「交代人格=天使」論
Chiyoda-Mental-Conferenceにお邪魔して、東京大学の柴山雅俊先生の解離についての話を聞いてきました。解離性同一性障害、いわゆる「多重人格」について、柴山先生なりの治療について語られていました。
先生の理論では、本人の人格と交代して出てくる「交代人格」は元々、「天使」というべき存在。それが経過の中で悪魔に落ちるているというのです。交代人格に対して、天使に戻るべきだと説明するのだそうです。

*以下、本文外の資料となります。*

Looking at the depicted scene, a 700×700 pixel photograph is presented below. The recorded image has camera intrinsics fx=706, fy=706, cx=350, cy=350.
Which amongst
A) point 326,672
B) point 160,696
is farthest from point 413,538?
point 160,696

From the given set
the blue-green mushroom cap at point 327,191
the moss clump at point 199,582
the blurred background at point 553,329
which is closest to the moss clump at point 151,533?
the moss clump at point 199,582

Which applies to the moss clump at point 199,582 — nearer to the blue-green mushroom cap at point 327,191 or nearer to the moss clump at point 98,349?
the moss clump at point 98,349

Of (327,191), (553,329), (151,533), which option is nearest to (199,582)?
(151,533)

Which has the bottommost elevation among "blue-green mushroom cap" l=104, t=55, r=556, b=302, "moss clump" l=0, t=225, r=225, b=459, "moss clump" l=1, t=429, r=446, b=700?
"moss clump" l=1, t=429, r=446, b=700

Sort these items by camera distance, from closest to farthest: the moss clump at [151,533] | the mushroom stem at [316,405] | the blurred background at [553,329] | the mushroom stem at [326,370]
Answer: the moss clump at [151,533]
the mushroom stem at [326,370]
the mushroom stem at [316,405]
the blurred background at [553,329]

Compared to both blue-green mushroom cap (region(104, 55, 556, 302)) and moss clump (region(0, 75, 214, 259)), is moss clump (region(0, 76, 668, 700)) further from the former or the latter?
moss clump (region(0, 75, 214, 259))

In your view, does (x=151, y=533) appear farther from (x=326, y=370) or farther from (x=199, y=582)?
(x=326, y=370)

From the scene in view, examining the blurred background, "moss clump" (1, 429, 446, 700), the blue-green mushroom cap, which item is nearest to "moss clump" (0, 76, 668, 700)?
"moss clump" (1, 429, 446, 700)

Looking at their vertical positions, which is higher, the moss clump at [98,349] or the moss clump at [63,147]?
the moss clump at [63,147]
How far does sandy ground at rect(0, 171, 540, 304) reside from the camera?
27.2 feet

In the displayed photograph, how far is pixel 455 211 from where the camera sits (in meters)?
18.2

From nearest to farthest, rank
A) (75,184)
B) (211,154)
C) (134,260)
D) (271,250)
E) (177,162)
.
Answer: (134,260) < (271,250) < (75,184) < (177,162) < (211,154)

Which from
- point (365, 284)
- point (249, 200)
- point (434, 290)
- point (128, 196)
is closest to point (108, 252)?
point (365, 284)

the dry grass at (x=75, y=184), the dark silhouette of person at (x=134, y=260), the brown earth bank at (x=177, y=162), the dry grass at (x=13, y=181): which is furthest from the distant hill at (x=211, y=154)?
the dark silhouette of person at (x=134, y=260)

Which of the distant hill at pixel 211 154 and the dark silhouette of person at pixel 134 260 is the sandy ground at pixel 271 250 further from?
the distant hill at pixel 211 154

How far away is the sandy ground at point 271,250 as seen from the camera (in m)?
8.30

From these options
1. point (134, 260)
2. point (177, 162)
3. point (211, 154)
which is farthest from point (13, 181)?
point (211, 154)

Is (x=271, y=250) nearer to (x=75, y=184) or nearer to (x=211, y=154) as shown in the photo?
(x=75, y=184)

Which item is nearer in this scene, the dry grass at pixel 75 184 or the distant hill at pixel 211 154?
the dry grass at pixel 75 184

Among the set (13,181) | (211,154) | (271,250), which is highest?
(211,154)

1) 患者の「身代わり」としてストレスに対応して患者を救っていた存在である交代人格に感謝
2) 交代人格に「交代して行動すべきではない。アドバイスをするなど交流する程度に抑えて守護すべきである」と伝える
3) 患者は自らの行動に責任を持つべきであり、責任を持つ以上、人格はひとつにするよう指示。アメリカという国で例えるなら、そんなにしょっちゅう大統領が変わってたら成り立たず、大統領は持続的に一人であるべき。
というアプローチだとか。表現が独特ですね。交代人格に、「天使」という良い存在のラべリングをしてしまうことで、本来の良い存在に戻そうとするのは非常に興味深いもの。
解離性人格障害を診ることは、なかなかありません。しかし将来、診ることがあったら参考にしたいものですね。